Many match functions return a map containing details of a match that has occurred. They all contain the same values, detailed here.

confidence is a number value, from 0 to 5. The lower the value, the more confident the match. So a value of 5 means it does not match at all. A value of 0 means it is a perfect match.

matchedWord string. Is the value to which the match relates. I.e. what it was calculated against.

method is a number. It indicates the algorithm used to produce the match. 0 = TEXT, 1 = IPA, 2 = CAVERPHONE, 3 = DOUBLE_METAPHONE.

originalWord string. Is what was passed in to match with.

matchedIPA string. Is only returned if an IPA match was conducted. It is the rendering of the matched word in the International Phonetic Alphabet.

originalIPA string. Is only returned if an IPA match was conducted. It is the rendering of word in the International Phonetic Alphabet.

matchedCaverphone string. Is only returned if an CAVERPHONE match was conducted. It is the rendering of the matched word with the Caverphone algorithm.

originalCaverphone string. Is only returned if an CAVERPHONE match was conducted. It is the rendering of the original word with the Caverphone algorithm

matchedDoubleMetaphone string. Is only returned if an DOUBLE_METAPHONE match was conducted. It is the rendering of the matched word with the Double Metaphone algorithm.

originalDoubleMetaphone string. Is only returned if an DOUBLE_METAPHONE match was conducted. It is the rendering of original word with the Double Metaphone algorithm.

matchedObject object.
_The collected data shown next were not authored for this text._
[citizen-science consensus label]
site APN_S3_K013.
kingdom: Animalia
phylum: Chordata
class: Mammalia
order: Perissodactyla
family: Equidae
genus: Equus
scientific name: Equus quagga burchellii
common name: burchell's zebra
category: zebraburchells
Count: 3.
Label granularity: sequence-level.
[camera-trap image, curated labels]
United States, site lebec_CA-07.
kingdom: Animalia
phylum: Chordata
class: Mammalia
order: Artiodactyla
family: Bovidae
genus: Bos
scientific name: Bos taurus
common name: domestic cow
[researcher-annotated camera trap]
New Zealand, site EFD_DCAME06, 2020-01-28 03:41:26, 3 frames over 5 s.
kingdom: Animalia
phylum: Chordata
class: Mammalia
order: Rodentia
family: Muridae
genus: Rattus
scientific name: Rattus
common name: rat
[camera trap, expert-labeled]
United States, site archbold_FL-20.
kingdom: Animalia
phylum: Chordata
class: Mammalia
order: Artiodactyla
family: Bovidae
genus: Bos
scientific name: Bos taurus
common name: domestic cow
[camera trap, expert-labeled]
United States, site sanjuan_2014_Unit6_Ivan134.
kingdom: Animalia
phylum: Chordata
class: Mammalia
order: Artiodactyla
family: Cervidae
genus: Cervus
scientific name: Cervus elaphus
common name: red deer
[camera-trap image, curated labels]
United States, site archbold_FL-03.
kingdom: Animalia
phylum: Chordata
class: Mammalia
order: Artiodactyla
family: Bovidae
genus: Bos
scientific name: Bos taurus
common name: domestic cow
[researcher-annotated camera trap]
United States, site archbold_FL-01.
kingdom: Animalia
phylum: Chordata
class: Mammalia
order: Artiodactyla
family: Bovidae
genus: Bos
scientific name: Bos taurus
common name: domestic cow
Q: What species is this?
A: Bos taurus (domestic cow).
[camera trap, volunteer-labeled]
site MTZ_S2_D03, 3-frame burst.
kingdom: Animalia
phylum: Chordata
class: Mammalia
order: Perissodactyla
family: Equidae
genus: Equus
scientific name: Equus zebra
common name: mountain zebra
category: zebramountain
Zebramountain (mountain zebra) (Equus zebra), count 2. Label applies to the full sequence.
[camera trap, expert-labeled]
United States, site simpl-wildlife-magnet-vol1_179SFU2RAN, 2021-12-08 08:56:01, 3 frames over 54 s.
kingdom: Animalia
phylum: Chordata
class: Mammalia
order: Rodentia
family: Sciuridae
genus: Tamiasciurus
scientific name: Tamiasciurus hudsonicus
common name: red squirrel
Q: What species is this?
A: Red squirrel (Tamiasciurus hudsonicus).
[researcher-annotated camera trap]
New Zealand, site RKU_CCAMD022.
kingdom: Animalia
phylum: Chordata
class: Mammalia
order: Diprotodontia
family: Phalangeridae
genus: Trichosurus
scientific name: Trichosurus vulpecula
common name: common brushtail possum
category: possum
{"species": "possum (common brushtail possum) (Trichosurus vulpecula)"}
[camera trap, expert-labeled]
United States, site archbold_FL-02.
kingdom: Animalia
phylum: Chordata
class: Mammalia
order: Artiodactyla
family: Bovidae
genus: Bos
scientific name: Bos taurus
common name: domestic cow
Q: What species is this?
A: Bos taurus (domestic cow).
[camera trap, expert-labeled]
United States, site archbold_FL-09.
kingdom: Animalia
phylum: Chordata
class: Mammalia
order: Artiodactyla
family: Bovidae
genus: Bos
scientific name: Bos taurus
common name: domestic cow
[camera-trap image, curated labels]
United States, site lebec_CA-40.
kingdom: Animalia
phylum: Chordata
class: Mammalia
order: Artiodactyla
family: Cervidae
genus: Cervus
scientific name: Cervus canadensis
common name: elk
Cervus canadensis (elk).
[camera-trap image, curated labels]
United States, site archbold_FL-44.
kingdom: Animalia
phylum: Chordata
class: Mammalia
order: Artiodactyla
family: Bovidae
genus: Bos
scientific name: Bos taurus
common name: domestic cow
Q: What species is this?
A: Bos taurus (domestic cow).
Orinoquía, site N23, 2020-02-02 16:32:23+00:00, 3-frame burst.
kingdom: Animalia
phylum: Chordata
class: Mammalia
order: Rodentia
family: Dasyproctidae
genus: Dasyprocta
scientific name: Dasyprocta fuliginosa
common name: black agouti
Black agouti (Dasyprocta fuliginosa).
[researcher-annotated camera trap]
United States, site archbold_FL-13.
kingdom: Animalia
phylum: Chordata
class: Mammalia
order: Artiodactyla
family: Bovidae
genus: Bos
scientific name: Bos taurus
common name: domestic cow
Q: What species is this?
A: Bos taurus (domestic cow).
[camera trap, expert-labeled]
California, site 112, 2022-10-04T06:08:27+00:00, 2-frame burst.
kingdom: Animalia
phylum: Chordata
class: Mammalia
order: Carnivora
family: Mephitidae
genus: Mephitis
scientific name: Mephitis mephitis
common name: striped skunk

If an object or verb match was done, this is the object that was matched.

matchedVerb string. If a verb match was done, this is the name of the verb that was matched.

Function: map match_word (str word, str pattern)

This does a fuzzy match of word against pattern. The pattern may contain a *, which is interpreted as starting with everything ahead of that. If pattern contains spaces, they are taken to be part of the pattern.

The return value is a match map, as above.

Function: map match_object (str word, obj object)

This does a fuzzy match of word against text renderings of object. It matches against any string returned by a title() verb if it exists. If not, the name property of the object. And also any elements in any alias property that is present.

The return value is a match map, as above.

Function: list match_list (str word, list patterns, int limit)

This does a fuzzy match of word against all the elements in patterns. It returns the highest confidence matches up to the given limit. If no limit is given, 1 is assumed. The patterns should contain strings, objects or lists.

The result is a list of match maps. There will be no more than limit values returned, but there may be less if there are less original elements to match against, or there are not enough matches of sufficient merit.

Function: map match_verb (str word, obj object)

This does a fuzzy match of word against the verbs defined object or any of its parents. Spaces in a verb's name are taken to denote aliases, and a * is a prefix match, as described above. Verbs with a profile of dobj=this, prep=none, iobj=this are ignored.

The result is a match map of the highest confidence match of the elements considered for the object.

Function: list match_verbs (str word, list objects, int limit)

objects is assumed to be a list of objects. This does a fuzzy match of word against the verbs defined on each object in the list, as defined for match_verb().

The result is a list of match maps for the highest confidence match of the verbs considered for the object.